Lately, I’ve been working on a new ebook about some of my favorite edible flowers and fun ways to use them.
It’s a pretty time consuming project, so I’m still a ways from having it done, but this colored sugar idea has been so fun and so well received by family and friends – I couldn’t wait any longer to share it with you!
An experiment with flowers…
Last year, in my Things to Make with Mint article, I talked about how to make mint sugar.
This year, while looking at my lovely dianthus flowers growing in my garden, I had a sudden inspiration to see what would happen if I made dianthus sugar instead.
So, I put 1/4 cup of cane sugar in my trusty mini-food processor along with the petals from about ten dark red dianthus flowers….

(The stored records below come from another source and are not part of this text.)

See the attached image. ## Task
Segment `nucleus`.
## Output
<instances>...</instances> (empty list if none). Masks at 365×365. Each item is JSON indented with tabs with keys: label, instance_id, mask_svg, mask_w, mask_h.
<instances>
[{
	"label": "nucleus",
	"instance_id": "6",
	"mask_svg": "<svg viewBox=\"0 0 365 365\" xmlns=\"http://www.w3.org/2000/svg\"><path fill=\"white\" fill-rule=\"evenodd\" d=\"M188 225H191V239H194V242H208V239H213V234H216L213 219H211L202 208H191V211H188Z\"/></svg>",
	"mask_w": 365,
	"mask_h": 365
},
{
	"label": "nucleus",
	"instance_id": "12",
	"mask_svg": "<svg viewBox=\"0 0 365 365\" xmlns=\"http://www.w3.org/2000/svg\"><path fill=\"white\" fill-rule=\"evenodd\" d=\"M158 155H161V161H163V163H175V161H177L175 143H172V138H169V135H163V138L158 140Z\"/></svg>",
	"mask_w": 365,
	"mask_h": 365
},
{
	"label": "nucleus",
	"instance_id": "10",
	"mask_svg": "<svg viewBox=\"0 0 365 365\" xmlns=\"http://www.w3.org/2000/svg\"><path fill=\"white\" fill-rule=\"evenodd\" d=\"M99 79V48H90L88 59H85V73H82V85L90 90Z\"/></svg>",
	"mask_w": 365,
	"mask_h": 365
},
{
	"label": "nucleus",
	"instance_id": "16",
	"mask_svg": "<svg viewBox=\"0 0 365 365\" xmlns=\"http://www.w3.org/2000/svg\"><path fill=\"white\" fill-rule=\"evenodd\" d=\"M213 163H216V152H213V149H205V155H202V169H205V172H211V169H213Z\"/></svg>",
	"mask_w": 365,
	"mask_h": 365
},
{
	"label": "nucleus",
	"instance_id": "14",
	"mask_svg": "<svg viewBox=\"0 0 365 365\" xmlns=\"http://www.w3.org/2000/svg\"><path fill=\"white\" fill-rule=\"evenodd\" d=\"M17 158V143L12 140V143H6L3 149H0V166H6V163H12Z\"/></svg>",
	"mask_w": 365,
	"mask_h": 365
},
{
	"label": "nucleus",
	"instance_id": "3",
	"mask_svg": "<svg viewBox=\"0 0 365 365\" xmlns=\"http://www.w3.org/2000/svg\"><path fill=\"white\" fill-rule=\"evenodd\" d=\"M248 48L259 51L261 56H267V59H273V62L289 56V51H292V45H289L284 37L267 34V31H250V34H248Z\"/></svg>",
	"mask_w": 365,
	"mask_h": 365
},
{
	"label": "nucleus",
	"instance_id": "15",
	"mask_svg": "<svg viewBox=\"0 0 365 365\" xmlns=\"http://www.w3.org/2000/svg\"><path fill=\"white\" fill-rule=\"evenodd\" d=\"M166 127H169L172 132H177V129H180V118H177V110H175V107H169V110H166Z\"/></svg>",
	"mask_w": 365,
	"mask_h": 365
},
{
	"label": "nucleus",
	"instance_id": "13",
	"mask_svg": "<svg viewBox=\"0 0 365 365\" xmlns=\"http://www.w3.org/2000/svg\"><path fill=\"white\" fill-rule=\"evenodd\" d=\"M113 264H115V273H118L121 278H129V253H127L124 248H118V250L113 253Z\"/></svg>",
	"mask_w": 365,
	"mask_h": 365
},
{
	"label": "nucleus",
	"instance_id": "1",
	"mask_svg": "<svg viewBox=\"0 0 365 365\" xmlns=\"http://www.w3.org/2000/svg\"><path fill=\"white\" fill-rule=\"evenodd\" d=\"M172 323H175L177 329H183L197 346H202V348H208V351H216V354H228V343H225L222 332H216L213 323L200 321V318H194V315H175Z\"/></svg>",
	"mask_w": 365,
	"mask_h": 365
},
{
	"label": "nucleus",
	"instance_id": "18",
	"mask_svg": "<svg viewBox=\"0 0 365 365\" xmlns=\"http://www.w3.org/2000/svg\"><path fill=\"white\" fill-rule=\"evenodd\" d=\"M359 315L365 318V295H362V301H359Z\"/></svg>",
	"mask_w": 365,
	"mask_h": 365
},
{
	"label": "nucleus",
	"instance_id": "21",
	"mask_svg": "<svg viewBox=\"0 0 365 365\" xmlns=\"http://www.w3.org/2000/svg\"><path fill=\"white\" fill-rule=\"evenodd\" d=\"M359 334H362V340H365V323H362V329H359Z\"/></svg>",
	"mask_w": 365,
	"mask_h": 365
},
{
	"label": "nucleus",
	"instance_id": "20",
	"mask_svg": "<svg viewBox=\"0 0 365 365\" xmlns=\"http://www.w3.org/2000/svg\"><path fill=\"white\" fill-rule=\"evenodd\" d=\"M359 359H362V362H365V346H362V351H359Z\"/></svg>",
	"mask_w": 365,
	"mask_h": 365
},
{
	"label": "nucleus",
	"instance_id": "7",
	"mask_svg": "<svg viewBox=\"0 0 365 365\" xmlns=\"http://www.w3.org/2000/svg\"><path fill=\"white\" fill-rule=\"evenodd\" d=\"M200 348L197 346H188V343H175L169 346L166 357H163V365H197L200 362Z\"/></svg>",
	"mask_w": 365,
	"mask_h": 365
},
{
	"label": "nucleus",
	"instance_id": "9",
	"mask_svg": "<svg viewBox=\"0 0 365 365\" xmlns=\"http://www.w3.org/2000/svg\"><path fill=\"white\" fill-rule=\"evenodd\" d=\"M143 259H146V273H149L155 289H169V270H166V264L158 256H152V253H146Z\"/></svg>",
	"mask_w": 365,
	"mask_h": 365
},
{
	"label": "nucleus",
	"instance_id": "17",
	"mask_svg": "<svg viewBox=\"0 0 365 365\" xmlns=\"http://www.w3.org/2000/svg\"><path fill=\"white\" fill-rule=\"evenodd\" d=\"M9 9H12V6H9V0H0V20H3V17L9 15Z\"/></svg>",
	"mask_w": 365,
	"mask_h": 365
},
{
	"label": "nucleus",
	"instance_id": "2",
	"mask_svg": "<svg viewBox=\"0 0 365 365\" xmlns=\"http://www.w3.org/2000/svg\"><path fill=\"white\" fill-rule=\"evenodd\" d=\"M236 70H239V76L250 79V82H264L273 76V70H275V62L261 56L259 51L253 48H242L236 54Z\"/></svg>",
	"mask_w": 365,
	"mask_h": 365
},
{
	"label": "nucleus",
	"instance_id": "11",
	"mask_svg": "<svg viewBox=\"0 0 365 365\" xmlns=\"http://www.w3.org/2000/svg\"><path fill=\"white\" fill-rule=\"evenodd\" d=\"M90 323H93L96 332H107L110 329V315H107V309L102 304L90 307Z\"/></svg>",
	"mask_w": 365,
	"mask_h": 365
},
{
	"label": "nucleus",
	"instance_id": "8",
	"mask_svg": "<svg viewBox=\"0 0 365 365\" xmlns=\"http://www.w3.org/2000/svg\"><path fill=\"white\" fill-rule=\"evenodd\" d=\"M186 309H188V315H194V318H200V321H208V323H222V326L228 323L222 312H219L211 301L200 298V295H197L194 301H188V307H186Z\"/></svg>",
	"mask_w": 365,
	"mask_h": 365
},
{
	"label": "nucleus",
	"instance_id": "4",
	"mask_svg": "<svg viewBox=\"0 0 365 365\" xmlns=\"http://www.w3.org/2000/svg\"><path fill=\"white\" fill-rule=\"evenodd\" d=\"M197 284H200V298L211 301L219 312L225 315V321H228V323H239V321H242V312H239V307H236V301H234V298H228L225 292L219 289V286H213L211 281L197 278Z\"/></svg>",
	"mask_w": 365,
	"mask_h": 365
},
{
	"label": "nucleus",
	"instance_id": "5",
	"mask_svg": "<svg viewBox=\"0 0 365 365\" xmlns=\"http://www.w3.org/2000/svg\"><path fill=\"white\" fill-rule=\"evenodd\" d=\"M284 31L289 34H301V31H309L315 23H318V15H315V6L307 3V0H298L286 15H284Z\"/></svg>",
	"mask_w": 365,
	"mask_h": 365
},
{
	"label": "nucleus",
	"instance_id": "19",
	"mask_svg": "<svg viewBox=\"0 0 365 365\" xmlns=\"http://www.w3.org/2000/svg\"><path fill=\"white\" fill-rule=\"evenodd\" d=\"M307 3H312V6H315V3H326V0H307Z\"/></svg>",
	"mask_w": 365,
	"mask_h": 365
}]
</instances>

….. blended it together and ended up with this:
I was smitten with the color and used up half a bag of sugar experimenting with other flowers growing in my garden!
Some worked and some didn’t.
For instance, I was convinced that bachelor buttons (cornflower) and borage would give me beautiful shades of blue. However, bachelor buttons needed a bit of water to blend and then made a streaky purplish shade.
Sadly, I used up a ton of my precious borage flowers only to discover that they made an unattractive gray instead of the sky blue I hoped for. Ah well – you never know until you try something though!
A floral sugar rainbow
(*UPDATE: See below for information on turning these into colored powdered sugar and/or a glaze.)
This photo below shows the type of flower (or veggie in the case of spinach) used and what the resulting color was:
Naturally Colored Decorating Sugar
Exact amounts for colors shown. If you can’t have sugar, try unsweetened coconut flakes instead:
- Pink = 1/4 cup sugar + 1 tablespoon torn rose petals
- Orange = 1/4 cup sugar + petals of one calendula blossom
- Yellow = 1/4 cup sugar + 4 or 5 dandelions (petals only)
- Green = 1/4 cup sugar + 3 spinach leaves
- Blue-Violet = 1/4 cup sugar + 1/2 to 1 tablespoon violet petals (I used frozen ones)
- Purple = 1/4 cup sugar + the petals from 10 dark red/magenta dianthus flowers
**Be sure to research each type of flower that you experiment with and make sure that it is indeed edible. Also, some flowers may be contraindicated for certain health conditions or for those who are pregnant or nursing.**
There are two ways to preserve the sugar:
- After blending, put in small containers and freeze for several months. (Some of the sugars shown in these photos had already been frozen for three months, with no loss in color.)
- Method 1: Spread the sugar in a thin layer on a sheet of wax or parchment paper. Allow to air dry in a safe spot overnight.
- Method 2: Turn your oven on to the lowest heat setting it has. Let it preheat about ten minutes while you spread the colored sugar out on a sheet of parchment paper. Pop the pan in the oven and turn off the heat. Let it sit in the slowly cooling oven overnight or for several hours. The sugar will have hardened and you’ll need to reprocess it again to make it smooth once more.
- Store in glass jars, out of direct sunlight and heat for several months. Freeze for longest shelf life.
A sugar free option:
You can use the naturally colored sugar to sprinkle on cookies and cupcakes or in teas and other recipes instead of regular sugar. Most of the flowers don’t carry over any taste to speak of, though two taste testers thought they could detect a mild spinach flavor in the green sugar.
Are you sugar free? I can relate, since our family was too for several years. If you can’t have sugar, try this technique with unsweetened coconut flakes. I think you’ll like the results! Below, left to right, coconut flakes colored with dianthus, calendula, and spinach.
Making Naturally Colored Powdered Sugar
Update: I’ve had several people ask if you can turn this into powdered sugar and/or a glaze.
The answer is yes!
However, the powdered sugar will be lighter colored and the glaze might be speckled. Also, the glaze won’t hold the color for a long, long time. (i.e. This purple one eventually soaked in the cupcake and turned blue.)
Here’s a photo showing regular dianthus sugar, then powdered dianthus sugar, then powdered dianthus sugar mixed with a little bit of water to make a glaze. (You could use milk or a milk substitute as well.)
I make my own powdered sugar, by grinding cane sugar to a fine powder in a coffee grinder, but you could use store-bought as well.